Since taking over for ex-chief executive John Morton last September, Ismail has led a major restructuring of the business, cutting out £1.4m of operating costs over the last seven months and extending the firm’s geographical reach in the UK.

It now has hubs in London, Manchester and East Malling in Kent, in addition to its back-office function in Cheltenham and is planning on growing its number of managers and financial planners from 23 to 50 in three years.

The London-based manager said it was now debt free and had ended the year with a net cash position for the first time in its nine-year history.

American acquisitions

Elsewhere the group said it would continue to pursue M&A opportunities as part of its growth strategy.

It had been poised to takeover US broker Newbridge Securities but the deal ultimately fell through earlier this month.

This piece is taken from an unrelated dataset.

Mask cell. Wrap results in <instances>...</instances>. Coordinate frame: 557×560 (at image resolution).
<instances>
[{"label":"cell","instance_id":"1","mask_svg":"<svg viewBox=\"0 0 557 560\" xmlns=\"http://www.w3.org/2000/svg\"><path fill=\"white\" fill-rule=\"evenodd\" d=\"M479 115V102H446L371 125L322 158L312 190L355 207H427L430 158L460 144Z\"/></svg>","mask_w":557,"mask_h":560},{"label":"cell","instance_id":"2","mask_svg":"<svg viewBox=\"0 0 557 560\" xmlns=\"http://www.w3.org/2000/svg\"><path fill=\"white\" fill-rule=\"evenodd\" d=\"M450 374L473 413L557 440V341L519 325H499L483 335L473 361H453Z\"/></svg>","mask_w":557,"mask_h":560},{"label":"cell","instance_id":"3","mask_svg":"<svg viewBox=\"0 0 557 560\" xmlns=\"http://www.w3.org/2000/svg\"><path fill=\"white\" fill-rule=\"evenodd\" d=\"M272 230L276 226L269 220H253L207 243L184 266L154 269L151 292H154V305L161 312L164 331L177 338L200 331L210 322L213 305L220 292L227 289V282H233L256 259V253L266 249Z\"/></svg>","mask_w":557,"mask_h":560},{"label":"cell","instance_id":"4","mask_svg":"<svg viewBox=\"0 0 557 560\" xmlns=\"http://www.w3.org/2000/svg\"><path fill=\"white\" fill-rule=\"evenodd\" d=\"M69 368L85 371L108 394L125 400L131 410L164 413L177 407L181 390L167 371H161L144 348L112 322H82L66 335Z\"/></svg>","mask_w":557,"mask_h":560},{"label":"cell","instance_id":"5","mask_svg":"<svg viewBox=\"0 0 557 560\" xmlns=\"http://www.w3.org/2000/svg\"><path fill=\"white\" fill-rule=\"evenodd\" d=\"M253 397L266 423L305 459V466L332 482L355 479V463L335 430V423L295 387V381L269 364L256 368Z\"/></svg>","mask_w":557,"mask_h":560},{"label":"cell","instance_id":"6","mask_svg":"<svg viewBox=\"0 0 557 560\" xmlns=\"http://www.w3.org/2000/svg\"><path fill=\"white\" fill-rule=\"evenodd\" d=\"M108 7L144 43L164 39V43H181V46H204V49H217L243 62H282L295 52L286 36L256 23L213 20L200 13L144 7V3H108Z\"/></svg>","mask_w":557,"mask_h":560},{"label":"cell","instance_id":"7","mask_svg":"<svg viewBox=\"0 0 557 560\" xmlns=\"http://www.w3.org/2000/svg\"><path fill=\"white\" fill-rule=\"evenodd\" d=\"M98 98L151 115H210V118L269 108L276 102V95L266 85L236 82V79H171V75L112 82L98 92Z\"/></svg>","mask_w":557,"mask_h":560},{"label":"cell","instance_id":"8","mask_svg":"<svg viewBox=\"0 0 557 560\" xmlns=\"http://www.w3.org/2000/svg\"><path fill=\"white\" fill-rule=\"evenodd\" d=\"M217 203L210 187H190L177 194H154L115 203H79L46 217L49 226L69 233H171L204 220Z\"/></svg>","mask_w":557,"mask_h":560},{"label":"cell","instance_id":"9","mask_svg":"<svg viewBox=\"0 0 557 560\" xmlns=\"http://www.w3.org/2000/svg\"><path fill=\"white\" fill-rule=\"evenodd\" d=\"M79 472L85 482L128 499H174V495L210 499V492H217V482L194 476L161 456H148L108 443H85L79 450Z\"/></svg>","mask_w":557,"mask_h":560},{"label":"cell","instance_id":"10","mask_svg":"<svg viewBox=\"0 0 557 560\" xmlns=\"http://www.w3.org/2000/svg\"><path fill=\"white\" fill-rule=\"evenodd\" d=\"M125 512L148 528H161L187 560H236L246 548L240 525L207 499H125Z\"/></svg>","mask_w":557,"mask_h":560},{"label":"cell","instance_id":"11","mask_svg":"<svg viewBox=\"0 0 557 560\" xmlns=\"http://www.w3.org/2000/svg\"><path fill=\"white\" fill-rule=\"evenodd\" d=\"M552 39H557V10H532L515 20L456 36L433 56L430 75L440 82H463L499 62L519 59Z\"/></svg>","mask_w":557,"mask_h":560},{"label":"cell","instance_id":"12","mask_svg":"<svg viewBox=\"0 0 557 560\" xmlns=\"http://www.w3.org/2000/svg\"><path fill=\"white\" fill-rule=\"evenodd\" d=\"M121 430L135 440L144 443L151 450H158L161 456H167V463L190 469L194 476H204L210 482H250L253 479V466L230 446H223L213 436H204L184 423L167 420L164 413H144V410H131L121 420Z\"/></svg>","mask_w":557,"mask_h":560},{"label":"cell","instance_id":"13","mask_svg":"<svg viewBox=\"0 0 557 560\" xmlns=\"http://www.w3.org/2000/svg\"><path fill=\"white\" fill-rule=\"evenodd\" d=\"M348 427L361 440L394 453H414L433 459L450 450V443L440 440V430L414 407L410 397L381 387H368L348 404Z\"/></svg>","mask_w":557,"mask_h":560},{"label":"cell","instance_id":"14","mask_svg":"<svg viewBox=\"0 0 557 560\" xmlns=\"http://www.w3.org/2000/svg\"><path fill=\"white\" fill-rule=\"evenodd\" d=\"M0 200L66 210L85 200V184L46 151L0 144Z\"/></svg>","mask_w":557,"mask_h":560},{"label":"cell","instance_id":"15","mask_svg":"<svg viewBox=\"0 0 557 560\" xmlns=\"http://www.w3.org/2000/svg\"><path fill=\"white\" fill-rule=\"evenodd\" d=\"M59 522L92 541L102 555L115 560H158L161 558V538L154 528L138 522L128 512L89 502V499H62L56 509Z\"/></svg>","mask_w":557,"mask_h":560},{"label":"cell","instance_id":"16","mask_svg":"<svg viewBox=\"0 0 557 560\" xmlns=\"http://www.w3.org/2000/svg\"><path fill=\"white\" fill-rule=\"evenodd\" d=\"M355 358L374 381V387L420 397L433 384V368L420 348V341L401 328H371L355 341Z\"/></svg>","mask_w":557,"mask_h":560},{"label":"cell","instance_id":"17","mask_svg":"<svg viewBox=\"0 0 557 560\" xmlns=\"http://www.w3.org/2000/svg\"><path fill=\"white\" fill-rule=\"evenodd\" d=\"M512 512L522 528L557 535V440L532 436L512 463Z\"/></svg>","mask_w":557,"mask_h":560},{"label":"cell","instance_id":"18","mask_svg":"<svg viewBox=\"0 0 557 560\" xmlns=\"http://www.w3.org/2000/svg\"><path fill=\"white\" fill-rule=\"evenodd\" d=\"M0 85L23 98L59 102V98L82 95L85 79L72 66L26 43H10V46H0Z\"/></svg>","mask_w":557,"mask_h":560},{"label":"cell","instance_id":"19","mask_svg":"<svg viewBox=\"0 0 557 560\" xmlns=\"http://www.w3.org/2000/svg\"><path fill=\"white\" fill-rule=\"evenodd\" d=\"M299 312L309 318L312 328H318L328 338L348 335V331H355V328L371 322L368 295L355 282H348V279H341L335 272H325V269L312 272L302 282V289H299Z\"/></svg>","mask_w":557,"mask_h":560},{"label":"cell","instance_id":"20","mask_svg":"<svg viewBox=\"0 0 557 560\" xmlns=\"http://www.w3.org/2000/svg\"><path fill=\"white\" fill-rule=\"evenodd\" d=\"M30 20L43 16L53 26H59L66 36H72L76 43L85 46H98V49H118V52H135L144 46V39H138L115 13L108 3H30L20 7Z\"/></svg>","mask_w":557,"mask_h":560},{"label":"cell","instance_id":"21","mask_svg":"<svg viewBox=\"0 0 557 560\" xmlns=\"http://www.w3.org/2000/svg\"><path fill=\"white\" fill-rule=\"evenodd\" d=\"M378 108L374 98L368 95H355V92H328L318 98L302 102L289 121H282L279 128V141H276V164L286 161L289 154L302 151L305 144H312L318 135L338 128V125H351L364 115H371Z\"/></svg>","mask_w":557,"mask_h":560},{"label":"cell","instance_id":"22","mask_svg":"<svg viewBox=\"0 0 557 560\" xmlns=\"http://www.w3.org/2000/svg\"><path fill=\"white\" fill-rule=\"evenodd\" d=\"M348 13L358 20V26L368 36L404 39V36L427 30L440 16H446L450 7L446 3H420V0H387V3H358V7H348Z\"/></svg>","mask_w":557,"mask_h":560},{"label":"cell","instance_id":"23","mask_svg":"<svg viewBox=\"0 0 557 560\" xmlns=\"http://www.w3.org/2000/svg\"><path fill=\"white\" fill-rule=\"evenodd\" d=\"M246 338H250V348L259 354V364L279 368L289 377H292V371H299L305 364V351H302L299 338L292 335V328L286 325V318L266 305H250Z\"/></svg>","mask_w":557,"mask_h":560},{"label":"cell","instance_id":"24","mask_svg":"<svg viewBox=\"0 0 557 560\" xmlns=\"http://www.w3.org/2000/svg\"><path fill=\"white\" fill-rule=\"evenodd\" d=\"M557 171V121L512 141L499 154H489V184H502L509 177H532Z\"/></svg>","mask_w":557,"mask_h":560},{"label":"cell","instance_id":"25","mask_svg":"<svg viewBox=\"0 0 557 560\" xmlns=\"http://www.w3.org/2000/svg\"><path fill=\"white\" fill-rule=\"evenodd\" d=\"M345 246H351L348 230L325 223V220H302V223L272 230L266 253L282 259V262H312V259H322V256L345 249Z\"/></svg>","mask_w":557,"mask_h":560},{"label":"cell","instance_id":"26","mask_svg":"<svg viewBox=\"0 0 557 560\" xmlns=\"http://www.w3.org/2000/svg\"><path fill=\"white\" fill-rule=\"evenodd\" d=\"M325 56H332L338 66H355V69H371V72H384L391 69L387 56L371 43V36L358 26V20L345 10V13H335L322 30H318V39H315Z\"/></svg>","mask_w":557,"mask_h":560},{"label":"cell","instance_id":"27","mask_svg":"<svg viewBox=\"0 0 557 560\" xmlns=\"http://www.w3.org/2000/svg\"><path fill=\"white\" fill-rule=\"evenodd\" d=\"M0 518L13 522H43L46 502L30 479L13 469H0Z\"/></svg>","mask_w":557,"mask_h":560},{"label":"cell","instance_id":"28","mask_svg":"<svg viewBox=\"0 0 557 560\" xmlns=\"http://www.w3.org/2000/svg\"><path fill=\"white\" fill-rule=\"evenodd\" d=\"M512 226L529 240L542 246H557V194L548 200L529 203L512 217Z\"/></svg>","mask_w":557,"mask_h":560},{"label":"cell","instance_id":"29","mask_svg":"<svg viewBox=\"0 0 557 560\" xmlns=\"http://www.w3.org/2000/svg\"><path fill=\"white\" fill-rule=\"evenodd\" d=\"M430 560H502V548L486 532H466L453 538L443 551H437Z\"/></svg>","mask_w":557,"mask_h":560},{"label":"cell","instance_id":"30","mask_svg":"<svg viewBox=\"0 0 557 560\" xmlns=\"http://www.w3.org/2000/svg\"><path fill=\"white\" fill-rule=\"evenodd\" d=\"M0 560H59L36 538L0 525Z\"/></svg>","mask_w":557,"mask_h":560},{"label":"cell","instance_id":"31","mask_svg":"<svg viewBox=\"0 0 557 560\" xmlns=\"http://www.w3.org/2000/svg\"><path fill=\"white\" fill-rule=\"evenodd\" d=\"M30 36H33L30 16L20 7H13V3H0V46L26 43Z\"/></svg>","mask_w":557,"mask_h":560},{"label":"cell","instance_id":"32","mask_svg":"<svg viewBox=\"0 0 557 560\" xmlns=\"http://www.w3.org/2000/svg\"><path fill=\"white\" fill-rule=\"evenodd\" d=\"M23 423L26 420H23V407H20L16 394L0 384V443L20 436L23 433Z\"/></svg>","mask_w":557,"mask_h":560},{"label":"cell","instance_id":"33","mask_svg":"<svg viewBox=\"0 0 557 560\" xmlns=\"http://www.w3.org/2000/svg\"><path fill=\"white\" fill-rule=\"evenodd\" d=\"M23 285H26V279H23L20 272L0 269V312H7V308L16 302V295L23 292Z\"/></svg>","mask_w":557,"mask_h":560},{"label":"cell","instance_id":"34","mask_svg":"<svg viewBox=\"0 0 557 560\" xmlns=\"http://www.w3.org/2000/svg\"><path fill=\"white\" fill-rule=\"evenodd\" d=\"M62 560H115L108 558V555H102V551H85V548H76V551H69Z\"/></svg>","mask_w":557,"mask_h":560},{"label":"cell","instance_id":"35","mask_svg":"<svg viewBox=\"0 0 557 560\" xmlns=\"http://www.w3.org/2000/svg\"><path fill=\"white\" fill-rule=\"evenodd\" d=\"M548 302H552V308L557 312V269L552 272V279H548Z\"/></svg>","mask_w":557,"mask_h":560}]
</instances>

The terminated deal is estimated to have cost the firm £490,000.

Like the UK, Ismail said the US wealth management space was undergoing a similar period of fragmentation, making it an ideal target market for recruiting and acquisitions.

“Our M&A strategy remains central to our business,” Ismail said. “We have stringent criteria to ensure that we deliver value accretive acquisitions and with this in mind, the decision was made not to pursue the acquisition of Newbridge Securities in the USA. However, there is a significant market opportunity, given the fragmented nature of the global wealth management industry, and with this in mind we look forward to updating the market on future opportunities at the appropriate time.”

Board reshuffle

In a separate announcement, the investment group said David Hudd would be joining the board as a non-executive director. Hudd is currently the deputy CEO of law firm Hogan Lovells.

There have been a host of changes to the board within the last year. In addition to Morton’s departure, Kishore Gopaul retired last July and COO Simon Ray stepped down in December.

Three members from major shareholders Kingswood and Astoria, who collectively own 48% of the business, have also joined during the period.